Qualcomm Becomes A Mobile AI Juggernaut.
9 mins read

Qualcomm Becomes A Mobile AI Juggernaut.

As we approach Nvidia GTC, its worth noting that there is another player in town. Or south of town, in San Diego: Qualcomm. The company has been building AI expertise and technology for over a decade, and we believe its lead over mobile rivals in both AI hardware and software is significant. The company has a broad SoC family that share core AI accelerator tech, including the new Snapdragon X Elite, the Snapdragon 8 Gen 3 for mobile, and the Cloud AI100 Ultra for data center AI.

I first got interested in Qualcomm AI at a luncheon the company sponsored in San Francisco back in 2017. The engineers seemed genuinely excited to talk about both the AI on Snapdragon for mobile and about what became the CloudAI 100, which boasted some 400 TOPS at only 75 watts when it launched in 2020. Thats an amazing amount of AI performance at low power. In fact, it is still the market leader. Let’s look at why we think Qualcomm now has the pole position in inference processing at the edge.

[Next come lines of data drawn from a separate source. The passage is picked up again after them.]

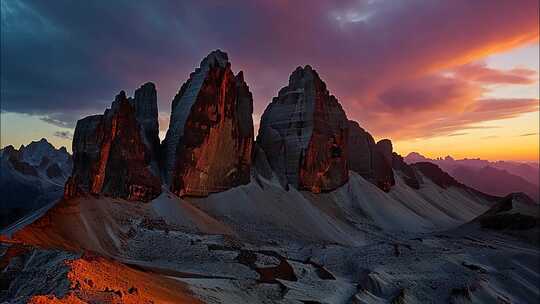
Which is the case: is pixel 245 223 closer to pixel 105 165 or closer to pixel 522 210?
pixel 105 165

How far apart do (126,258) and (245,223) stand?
2588 centimetres

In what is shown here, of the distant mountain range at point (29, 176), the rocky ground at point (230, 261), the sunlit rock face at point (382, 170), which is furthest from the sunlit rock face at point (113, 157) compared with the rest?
the sunlit rock face at point (382, 170)

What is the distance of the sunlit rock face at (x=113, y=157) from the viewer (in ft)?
182

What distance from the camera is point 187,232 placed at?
163 feet

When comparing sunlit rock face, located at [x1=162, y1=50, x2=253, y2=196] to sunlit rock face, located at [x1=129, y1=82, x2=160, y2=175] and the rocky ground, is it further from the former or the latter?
the rocky ground

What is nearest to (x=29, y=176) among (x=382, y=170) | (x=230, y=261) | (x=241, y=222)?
(x=241, y=222)

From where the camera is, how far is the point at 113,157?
5781cm

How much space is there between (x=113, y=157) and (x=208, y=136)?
17608 mm

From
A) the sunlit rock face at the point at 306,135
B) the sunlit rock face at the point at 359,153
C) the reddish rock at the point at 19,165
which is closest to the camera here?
the sunlit rock face at the point at 306,135

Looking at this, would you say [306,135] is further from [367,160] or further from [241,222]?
[241,222]

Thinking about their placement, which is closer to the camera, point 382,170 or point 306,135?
point 306,135

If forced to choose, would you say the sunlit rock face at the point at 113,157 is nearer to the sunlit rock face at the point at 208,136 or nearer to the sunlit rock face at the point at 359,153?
the sunlit rock face at the point at 208,136

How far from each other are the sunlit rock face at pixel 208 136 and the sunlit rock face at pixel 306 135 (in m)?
11.8

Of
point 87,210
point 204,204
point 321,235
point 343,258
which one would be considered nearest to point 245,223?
point 204,204
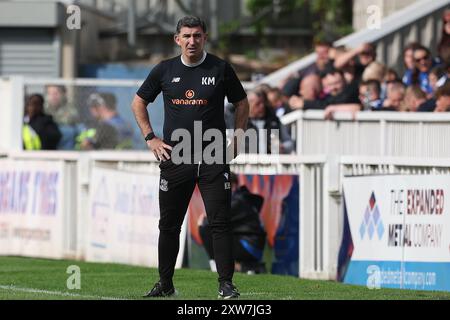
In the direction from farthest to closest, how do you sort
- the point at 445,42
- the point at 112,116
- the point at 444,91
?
the point at 112,116 < the point at 445,42 < the point at 444,91

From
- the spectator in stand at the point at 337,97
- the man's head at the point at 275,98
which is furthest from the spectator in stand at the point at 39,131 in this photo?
the spectator in stand at the point at 337,97

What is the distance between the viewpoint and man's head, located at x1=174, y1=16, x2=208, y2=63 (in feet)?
34.7

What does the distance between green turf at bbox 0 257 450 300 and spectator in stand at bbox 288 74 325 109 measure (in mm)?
4129

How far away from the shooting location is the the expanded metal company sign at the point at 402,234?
43.3 feet

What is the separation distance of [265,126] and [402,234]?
4024 mm

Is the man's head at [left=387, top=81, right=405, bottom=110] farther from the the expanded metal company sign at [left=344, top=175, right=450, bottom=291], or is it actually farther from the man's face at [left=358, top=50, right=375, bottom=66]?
the the expanded metal company sign at [left=344, top=175, right=450, bottom=291]

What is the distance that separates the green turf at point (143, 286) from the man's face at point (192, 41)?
1.91 meters

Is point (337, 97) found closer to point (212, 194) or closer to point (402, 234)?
point (402, 234)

The Qualcomm logo outside its San Diego headquarters.

Qualcomm

Reasons for Qualcomm’s Leadership in Edge AI

I recently discussed Qualcomm’s AI strategy and products with Ziad Asghar, Qualcomm’s VP of product marketing. Qualcomm thinks that much of the AI inferencing being conducted on the cloud today will migrate to edge devices. After all, if the edge device has enough processing power and memory to do the work, why pay for time on a CSP’s infrastructure when you can run the job on the device you already own? Its free, right? And Ziad even predicted that AI apps such as Microsoft Co-Pilot, currently only available via the Azure cloud, will eventually run on-device!

But getting large language models to run on a phone or automotive SoC is not just a simple compile-and-go. You need to reduce the size of the model to fit in memory (quantization). You need to prune the network to increase performance (harvest sparsity). Using compression can further reduce the network size (MX6 compression). And new techniques such as speculative decoding can speed time to text by using two LLMs in parallel; a fast one to generate a possible answer and a more complete one to check that answer. These are all areas being researched and deployed by Qualcomm on Snapdragon and on Cloud AI100.

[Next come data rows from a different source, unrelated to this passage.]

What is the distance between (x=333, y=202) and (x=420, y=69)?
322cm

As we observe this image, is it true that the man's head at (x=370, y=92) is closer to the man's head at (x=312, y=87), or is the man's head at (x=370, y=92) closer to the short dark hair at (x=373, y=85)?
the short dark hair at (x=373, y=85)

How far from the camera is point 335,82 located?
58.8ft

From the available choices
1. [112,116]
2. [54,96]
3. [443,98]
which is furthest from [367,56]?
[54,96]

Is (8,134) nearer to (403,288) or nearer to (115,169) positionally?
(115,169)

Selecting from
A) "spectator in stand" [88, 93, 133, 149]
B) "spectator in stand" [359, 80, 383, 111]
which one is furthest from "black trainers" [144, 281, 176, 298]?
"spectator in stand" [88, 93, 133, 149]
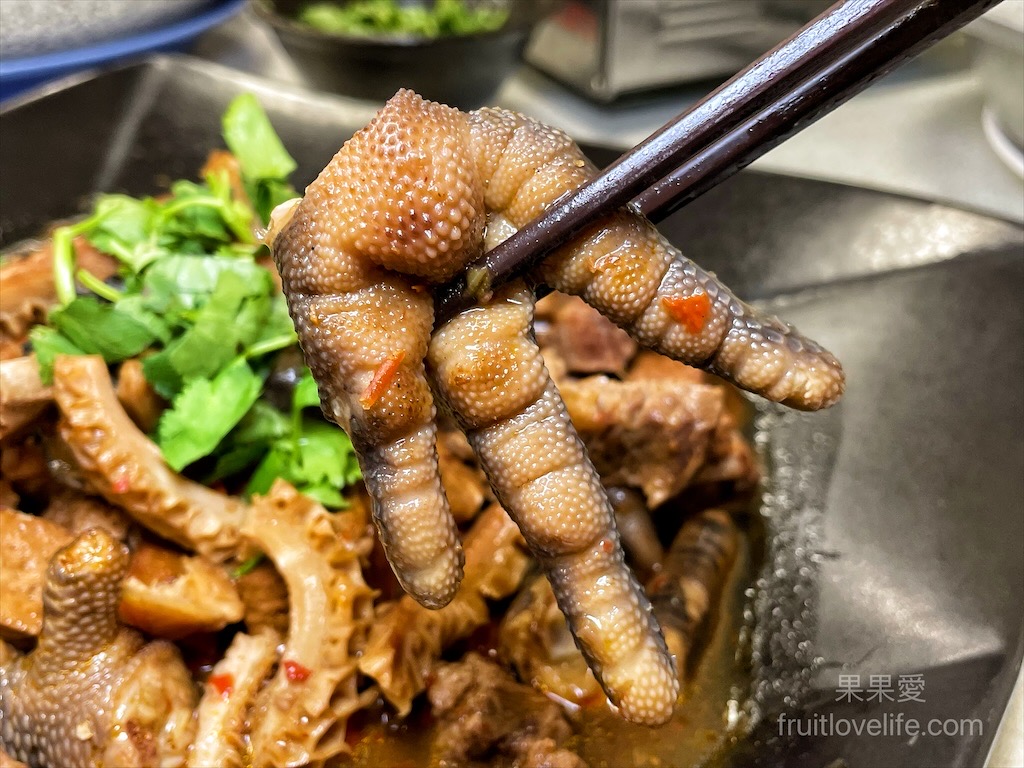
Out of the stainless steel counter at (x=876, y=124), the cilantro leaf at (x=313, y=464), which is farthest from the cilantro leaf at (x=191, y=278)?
the stainless steel counter at (x=876, y=124)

The X Elite is designed for laptop Windows PCs.

Qualcomm

Overall, here are a few reasons Qualcomm is well-positioned in these early days of AI on the edge.

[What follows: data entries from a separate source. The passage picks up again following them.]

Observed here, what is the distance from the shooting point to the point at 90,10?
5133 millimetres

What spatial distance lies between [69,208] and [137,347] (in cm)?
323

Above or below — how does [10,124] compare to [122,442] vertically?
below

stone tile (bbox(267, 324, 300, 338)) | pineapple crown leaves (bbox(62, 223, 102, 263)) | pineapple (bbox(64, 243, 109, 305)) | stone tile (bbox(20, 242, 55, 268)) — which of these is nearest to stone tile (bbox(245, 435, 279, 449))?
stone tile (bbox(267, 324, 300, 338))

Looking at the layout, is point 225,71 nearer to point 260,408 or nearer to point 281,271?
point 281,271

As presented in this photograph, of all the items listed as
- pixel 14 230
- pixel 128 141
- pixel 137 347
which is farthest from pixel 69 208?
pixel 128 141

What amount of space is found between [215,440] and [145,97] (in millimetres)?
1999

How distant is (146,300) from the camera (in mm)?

  1. Specialized Hardware for AI: Qualcomm’s Snapdragon series of processors include dedicated AI engines (such as the Hexagon DSP) designed to handle AI and machine learning tasks efficiently. This allows for faster processing of AI tasks on-device without the need to send data to the cloud.
  2. Energy Efficiency: Qualcomm’s processors are designed to deliver high performance while managing power consumption effectively. This is crucial for edge AI applications where battery life and thermal management are important considerations.
  3. Widespread Adoption in Mobile Devices: Qualcomm’s Snapdragon processors are used in a wide range of smartphones and devices. This installed base has driven a robust ecosystem of developers and applications optimized for Qualcomm’s hardware.
  4. AI Software Tools and SDKs: Qualcomm provides comprehensive software support for AI development, including the AI Engine and specific SDKs for developers. This support simplifies the integration of AI capabilities into applications and services. To this end, Qualcomm introduced the AI Hub at CES this year; more on that in a minute.

Snapdragon Performance

But lets start with performance. Good performance is just the start of the AI journey, but without it, you go nowhere.

Tom’s Hardware and Wccftech have published articles (links below) discussing benchmarks showcasing the Snapdragon X Elite’s performance in single-threaded, multi-threaded CPU tasks, and AI workloads. Hopefully we will see some MLPerf benchmarks coming soon.

Here are some key points:

  • AI Performance: The Snapdragon X Elite’s Hexagon NPU boasts 45 TOPS ( tera operations per second) performance, exceeding Intel and AMD offerings in AI inferencing according to Qualcomm’s benchmarks.The Snapdragon X Elite’s NPU significantly outperforms the Intel chip in AI inferencing tasks using the UL Procyon benchmark
  • CPU Performance: The Snapdragon X Elite also demonstrates competitive CPU performance against Intel Core i7 and AMD Ryzen chips in benchmarks like Geekbench and Cinebench. And versus the Apple M3, the X Elite was measured to be 21% faster.
  • The performance and power efficiency of the Cloud AI 100 has attracted partners looking to run inference processing at a lower cost and power consumption, including Amazon AWS, HP Enterprise, Dell, and Lenovo. Cerebras, the inventor of the Wafer Scale Engine 3, announced this week that they, too, will partner with Qualcomm and are realizing a 10X cost advantage using this platform for their customers.
  • We note that the X Elite uses a completely new core, designed by Nuvia which Qualcomm acquired in 2021. We expect this new core to be used in future data center and mobile devices soon. We also should point out that X Elite, while a great chip for the age of the AI PC, has a big software hill to climb for Windows applications.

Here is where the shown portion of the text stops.